In our data integration analyses of three different nutritional studies, we show that the integration of related “omics” datasets, by DIABLO or SNF, can help to differentiate responses to diet. The inherent differences of using a supervised (e.g., DIABLO) or unsupervised (e.g., SNF) data integration approach have implications for their utility for nutritional studies. As expected, DIABLO performed well in extracting common discriminating signals of diet or metabolic phenotype, even where the dietary effects were small. Conversely, SNF performed well in classifying samples where the dietary effects were more marked but also enabled the detection of outliers or novel groups.

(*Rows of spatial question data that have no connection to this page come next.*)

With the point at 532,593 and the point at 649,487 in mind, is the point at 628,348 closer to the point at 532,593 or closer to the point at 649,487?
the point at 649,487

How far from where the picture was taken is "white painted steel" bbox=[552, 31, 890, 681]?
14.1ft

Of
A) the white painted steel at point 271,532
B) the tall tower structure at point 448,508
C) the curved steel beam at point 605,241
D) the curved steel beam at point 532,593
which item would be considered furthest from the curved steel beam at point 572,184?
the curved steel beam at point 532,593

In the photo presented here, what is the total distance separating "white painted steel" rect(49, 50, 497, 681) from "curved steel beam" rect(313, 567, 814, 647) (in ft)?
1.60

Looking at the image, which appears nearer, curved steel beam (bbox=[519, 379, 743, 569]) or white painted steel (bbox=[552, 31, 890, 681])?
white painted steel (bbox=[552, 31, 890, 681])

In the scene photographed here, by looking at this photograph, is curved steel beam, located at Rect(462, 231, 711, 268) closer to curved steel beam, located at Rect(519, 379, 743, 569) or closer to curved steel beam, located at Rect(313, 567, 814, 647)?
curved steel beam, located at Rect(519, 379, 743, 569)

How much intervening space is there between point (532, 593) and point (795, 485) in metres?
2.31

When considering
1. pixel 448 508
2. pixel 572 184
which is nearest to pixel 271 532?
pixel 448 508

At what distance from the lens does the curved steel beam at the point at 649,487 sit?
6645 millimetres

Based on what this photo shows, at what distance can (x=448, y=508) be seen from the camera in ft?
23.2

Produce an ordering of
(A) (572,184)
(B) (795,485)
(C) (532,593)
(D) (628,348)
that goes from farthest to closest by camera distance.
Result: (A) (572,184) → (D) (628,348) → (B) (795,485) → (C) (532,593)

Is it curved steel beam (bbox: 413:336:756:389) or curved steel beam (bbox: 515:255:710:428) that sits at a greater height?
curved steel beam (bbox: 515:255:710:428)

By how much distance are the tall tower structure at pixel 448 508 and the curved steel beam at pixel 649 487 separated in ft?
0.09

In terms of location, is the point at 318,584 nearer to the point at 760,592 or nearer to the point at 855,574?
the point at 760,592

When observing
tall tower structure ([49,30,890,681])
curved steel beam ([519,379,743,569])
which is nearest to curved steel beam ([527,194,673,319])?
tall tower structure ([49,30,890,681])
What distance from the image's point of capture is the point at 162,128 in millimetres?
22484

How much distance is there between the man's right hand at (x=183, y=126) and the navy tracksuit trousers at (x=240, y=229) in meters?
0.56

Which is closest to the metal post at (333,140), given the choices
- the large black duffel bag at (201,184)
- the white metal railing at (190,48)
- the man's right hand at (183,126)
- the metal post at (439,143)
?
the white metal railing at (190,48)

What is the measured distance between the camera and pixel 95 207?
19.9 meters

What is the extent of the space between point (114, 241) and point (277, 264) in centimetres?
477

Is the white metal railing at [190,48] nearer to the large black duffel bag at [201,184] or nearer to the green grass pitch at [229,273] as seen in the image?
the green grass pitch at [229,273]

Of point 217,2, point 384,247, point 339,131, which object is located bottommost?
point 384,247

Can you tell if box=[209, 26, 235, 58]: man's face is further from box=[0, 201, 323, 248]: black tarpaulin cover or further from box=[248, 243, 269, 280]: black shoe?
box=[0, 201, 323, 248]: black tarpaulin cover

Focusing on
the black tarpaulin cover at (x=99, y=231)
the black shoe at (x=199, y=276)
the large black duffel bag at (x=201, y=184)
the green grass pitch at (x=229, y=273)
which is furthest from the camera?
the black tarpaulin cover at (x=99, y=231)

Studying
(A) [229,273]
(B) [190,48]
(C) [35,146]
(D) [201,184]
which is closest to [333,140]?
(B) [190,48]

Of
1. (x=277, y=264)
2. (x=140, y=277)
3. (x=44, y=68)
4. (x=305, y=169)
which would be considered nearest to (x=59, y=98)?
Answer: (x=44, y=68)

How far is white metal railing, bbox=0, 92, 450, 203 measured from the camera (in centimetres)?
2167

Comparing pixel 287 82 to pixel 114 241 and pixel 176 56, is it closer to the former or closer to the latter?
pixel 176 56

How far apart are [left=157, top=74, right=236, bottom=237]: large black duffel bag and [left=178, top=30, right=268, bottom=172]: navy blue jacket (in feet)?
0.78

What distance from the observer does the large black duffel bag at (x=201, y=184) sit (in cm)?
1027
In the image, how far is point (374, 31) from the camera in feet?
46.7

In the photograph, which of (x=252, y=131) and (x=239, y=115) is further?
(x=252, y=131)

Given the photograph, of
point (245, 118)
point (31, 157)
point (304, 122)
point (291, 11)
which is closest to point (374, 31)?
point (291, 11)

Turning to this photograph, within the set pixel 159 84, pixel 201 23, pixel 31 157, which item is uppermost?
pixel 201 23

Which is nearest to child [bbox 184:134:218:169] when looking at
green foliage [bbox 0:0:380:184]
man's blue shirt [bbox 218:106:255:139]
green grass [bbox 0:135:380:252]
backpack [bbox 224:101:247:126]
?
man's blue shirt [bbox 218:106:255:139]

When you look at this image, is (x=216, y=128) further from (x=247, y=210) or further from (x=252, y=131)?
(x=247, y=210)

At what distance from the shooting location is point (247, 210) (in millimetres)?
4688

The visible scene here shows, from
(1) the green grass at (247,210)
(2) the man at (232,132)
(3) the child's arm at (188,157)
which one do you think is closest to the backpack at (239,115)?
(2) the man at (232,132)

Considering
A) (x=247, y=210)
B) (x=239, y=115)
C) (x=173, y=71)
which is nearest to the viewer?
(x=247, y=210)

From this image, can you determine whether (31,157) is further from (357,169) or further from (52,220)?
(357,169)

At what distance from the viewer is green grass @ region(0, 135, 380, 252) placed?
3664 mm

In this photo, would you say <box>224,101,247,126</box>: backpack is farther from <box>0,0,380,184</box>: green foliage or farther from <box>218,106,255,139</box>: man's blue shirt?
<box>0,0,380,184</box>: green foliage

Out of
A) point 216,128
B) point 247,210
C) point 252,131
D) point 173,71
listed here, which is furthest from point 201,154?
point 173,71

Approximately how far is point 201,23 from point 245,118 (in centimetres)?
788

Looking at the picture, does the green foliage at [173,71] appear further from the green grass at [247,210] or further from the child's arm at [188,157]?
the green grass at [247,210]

DIABLO could Discriminate Sample Groups for all Three Study Designs

DIABLO applies a powerful supervised method that discriminates predefined groups and thus was expected to be relevant for nutritional datasets as the effects of diet can be subtle. One feature of DIABLO is its ability to handle “omics” datasets that are “unbalanced” (i.e., one dataset carries more discriminatory information than the other(s)). Specifically, the capacity to attribute a “weight” to datasets is critical in allowing DIABLO to combine datasets while maintaining the importance of the discriminatory features. In both studies 2 and 3, the transcriptome was assigned a significantly greater “weight” in the models than the metabolome. Consequently, the integration of “omics” datasets using DIABLO was very similar to the separate analysis using the transcriptome only and did not further improve sample classification. The lower importance of the lipidome/metabolome in the DIABLO model for studies 2 and 3 could be explained by the reduced number of compounds. In contrast, the untargeted approach used in study 1 captured the broad spectrum of metabolites that could respond to diet similarly to the approach used for the transcriptome. In the current analyses, DIABLO models were built using a “full weighted design matrix,”[ ] that maximizes the separation between samples groups while taking into account the correlation between “omics” datasets (design matrix parameter set to 0.1). However, by using a “full design matrix” instead (design matrix parameter set to 1), the model would maximize the correlation between “omics” datasets, prioritizing the association between features of the metabolome with features of the transcriptome. Thus, although the integration of data with DIABLO did not improve sample classification in study 2 and 3 compared to transcriptome data alone, DIABLO remains useful in offering a method to associate features of the metabolome and transcriptome that similarly discriminate diet.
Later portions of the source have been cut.